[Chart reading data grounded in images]
↓

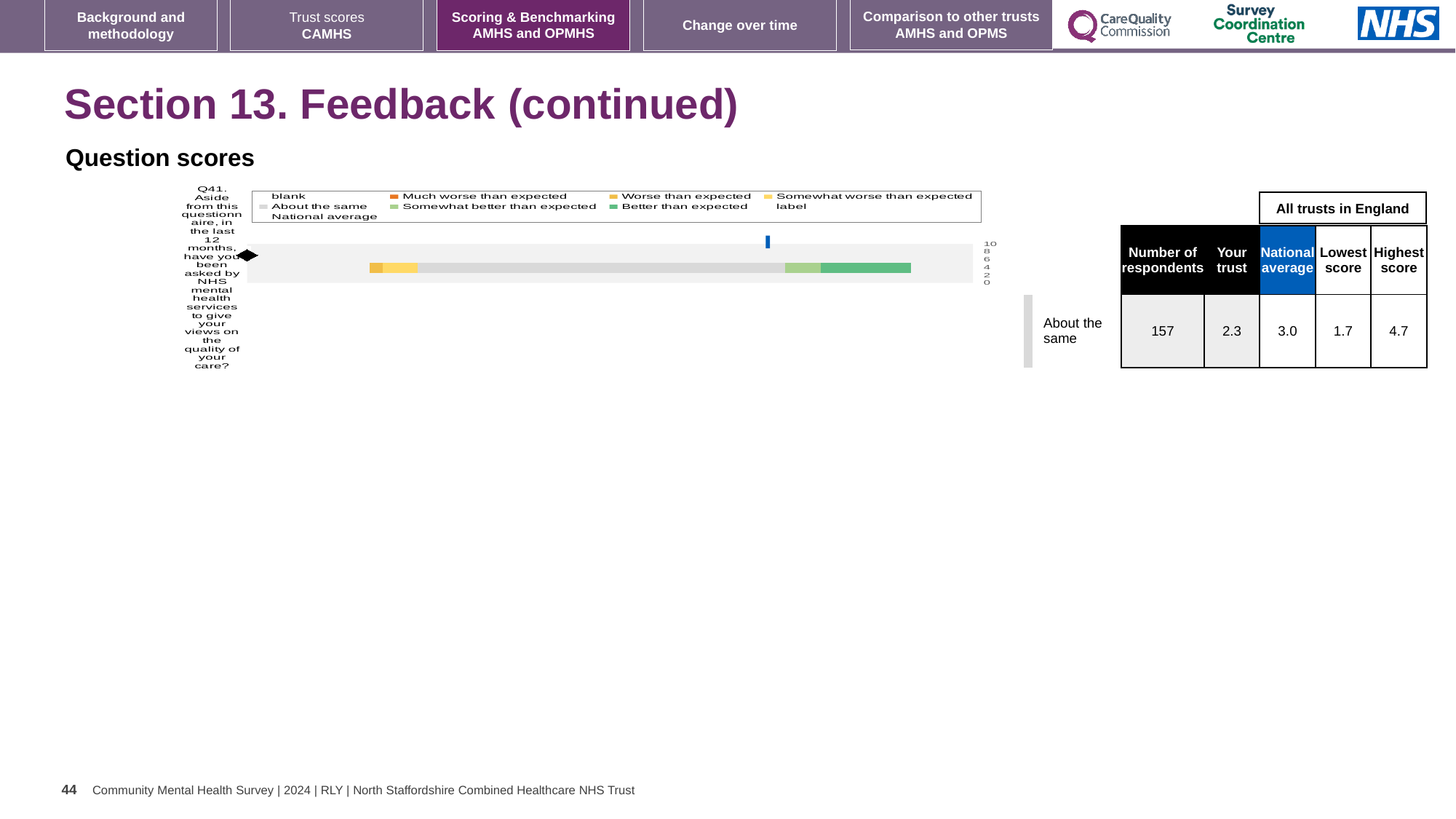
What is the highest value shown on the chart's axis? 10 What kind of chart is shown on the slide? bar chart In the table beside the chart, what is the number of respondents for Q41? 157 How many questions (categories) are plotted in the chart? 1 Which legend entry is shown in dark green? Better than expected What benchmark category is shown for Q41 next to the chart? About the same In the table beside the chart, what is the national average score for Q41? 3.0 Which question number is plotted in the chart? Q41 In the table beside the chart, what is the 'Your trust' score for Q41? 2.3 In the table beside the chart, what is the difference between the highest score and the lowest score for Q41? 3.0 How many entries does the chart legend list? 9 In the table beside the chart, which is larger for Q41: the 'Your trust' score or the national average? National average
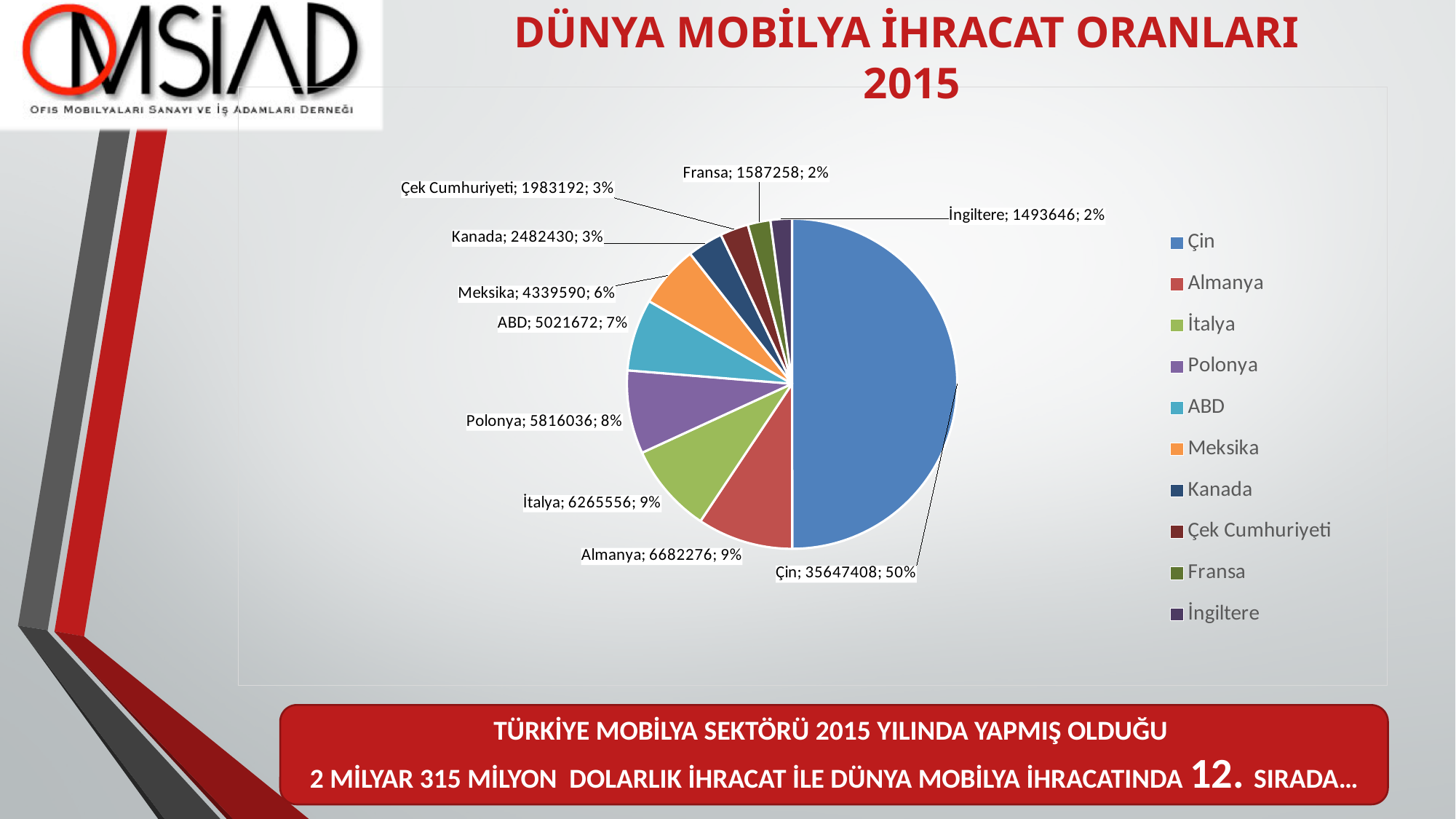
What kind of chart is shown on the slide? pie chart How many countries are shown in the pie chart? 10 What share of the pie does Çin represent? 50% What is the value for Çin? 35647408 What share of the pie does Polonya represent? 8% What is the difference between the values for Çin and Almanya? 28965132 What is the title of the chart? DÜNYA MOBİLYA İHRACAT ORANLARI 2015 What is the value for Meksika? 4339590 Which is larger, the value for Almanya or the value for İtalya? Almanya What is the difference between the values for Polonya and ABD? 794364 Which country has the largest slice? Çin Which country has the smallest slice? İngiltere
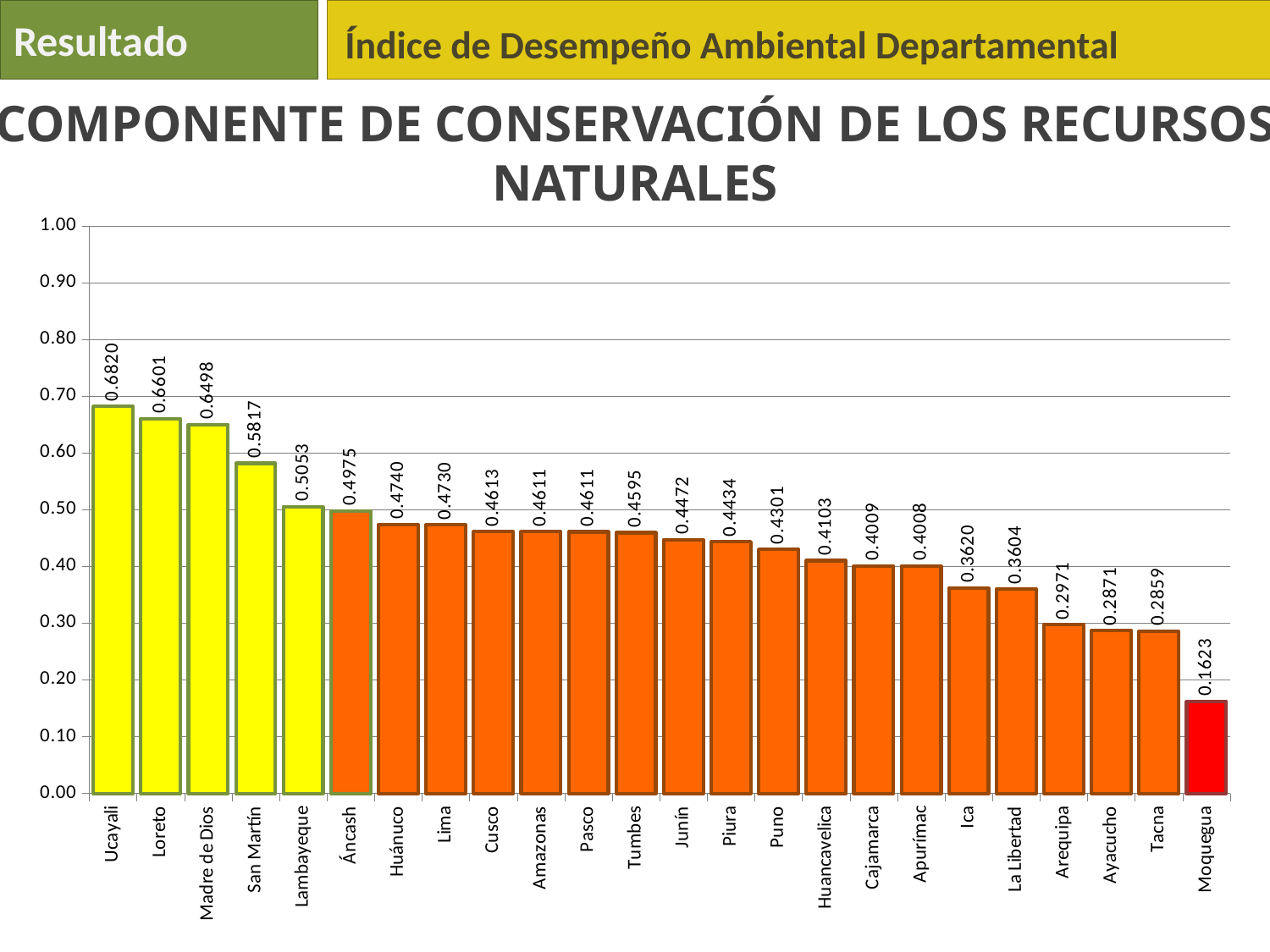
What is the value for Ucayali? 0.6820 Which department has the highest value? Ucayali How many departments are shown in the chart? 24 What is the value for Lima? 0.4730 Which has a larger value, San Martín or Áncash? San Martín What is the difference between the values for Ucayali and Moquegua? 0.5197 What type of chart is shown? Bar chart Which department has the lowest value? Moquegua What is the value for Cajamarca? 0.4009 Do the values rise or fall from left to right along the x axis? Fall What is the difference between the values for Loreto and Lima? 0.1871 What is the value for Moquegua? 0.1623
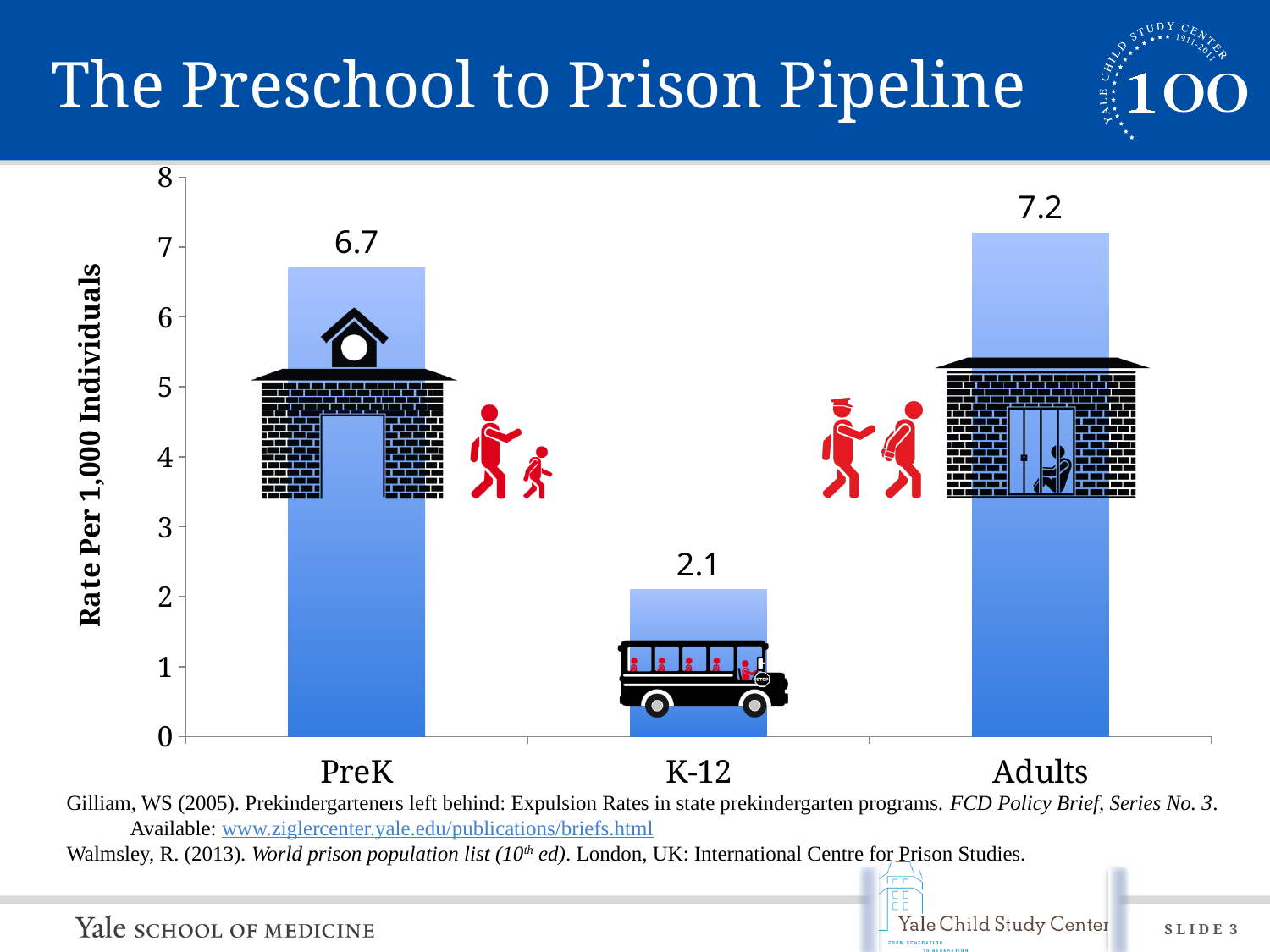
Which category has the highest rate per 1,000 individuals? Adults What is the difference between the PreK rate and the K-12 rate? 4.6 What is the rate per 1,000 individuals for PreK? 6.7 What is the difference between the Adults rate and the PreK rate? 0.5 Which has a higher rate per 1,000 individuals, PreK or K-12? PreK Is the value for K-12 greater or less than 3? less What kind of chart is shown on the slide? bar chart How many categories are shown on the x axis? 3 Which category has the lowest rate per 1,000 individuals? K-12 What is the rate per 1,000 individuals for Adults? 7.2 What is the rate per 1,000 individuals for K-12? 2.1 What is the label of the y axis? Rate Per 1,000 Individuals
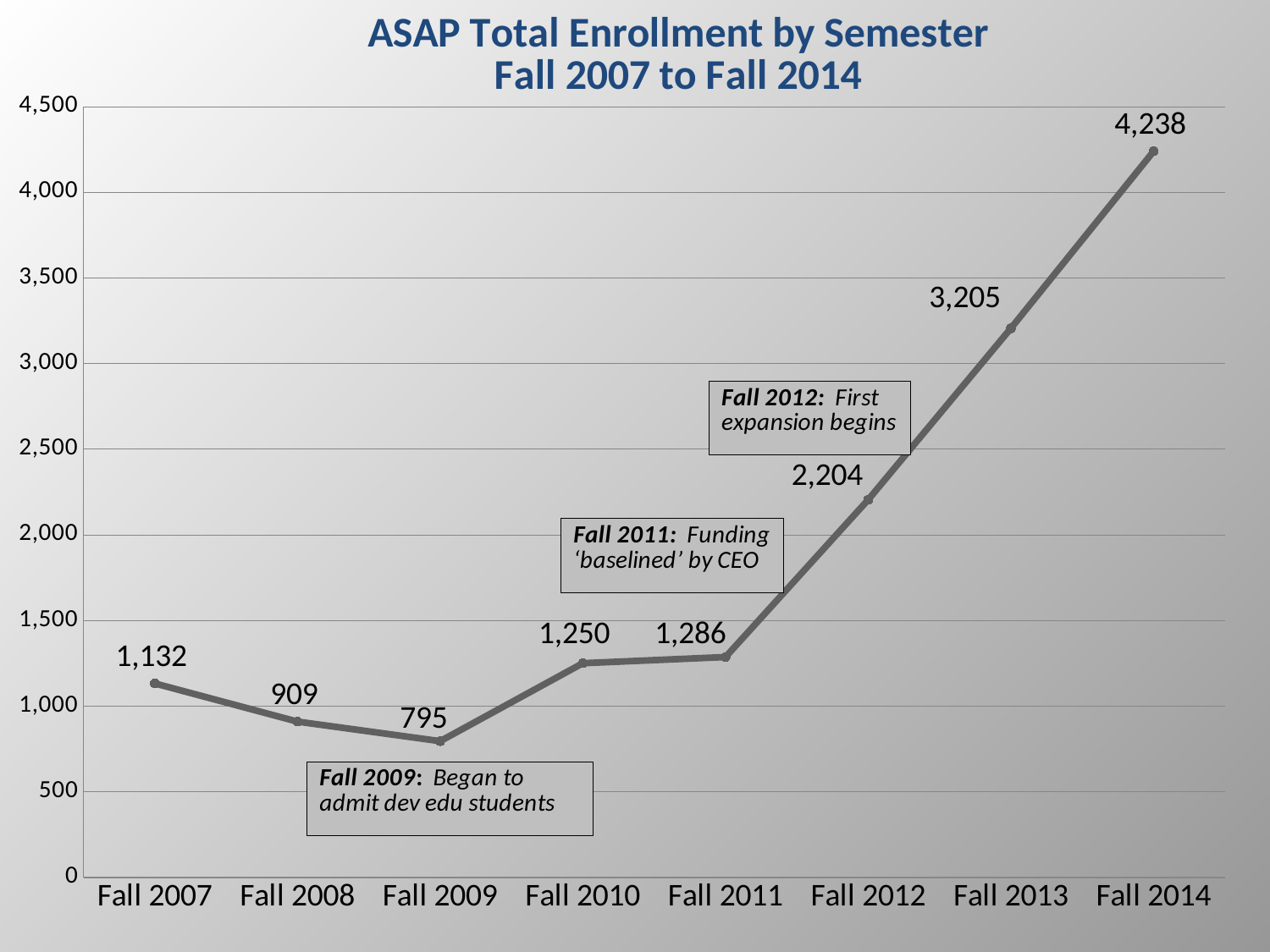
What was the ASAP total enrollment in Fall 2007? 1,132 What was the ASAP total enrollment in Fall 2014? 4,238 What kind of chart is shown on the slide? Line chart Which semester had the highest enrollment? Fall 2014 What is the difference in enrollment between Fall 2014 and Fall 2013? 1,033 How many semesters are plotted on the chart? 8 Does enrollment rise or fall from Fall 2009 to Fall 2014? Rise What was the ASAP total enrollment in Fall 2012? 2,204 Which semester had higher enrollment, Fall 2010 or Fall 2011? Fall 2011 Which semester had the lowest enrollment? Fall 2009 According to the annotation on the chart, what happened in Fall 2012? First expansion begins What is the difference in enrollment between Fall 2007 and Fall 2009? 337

↑

# Task item
Gather every line of the items above that contains the word "Rate", matching its capitalization exactly.

# Response
Which category has the highest rate per 1,000 individuals? Adults What is the difference between the PreK rate and the K-12 rate? 4.6 What is the rate per 1,000 individuals for PreK? 6.7 What is the difference between the Adults rate and the PreK rate? 0.5 Which has a higher rate per 1,000 individuals, PreK or K-12? PreK Is the value for K-12 greater or less than 3? less What kind of chart is shown on the slide? bar chart How many categories are shown on the x axis? 3 Which category has the lowest rate per 1,000 individuals? K-12 What is the rate per 1,000 individuals for Adults? 7.2 What is the rate per 1,000 individuals for K-12? 2.1 What is the label of the y axis? Rate Per 1,000 Individuals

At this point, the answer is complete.